● **제시된 행**
::::

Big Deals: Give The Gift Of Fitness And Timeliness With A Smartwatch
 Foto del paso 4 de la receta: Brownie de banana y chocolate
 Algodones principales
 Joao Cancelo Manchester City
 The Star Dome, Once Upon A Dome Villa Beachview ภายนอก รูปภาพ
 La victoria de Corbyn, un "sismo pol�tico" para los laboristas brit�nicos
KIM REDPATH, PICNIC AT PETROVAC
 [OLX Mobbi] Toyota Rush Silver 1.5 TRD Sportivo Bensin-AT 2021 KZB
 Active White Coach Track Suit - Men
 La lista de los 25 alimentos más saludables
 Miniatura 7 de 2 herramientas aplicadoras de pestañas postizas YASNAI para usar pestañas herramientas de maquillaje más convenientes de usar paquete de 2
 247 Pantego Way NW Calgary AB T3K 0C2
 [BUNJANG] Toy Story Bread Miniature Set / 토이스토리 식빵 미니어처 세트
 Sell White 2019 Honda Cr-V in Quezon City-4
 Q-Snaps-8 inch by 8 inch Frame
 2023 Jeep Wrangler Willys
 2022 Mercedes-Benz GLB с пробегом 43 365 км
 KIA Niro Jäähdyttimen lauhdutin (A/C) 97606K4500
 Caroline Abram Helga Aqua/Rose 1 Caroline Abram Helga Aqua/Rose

::::

● **할 일**
첫 번째 행부터 "247 Pantego Way NW Calgary AB T3K 0C2"가 들어 있는 행까지 한 글자도 바꾸지 말고 그대로 옮겨 적으세요. 처음과 끝 행도 모두 포함합니다.

● **답변**
Big Deals: Give The Gift Of Fitness And Timeliness With A Smartwatch
 Foto del paso 4 de la receta: Brownie de banana y chocolate
 Algodones principales
 Joao Cancelo Manchester City
 The Star Dome, Once Upon A Dome Villa Beachview ภายนอก รูปภาพ
 La victoria de Corbyn, un "sismo pol�tico" para los laboristas brit�nicos
KIM REDPATH, PICNIC AT PETROVAC
 [OLX Mobbi] Toyota Rush Silver 1.5 TRD Sportivo Bensin-AT 2021 KZB
 Active White Coach Track Suit - Men
 La lista de los 25 alimentos más saludables
 Miniatura 7 de 2 herramientas aplicadoras de pestañas postizas YASNAI para usar pestañas herramientas de maquillaje más convenientes de usar paquete de 2
 247 Pantego Way NW Calgary AB T3K 0C2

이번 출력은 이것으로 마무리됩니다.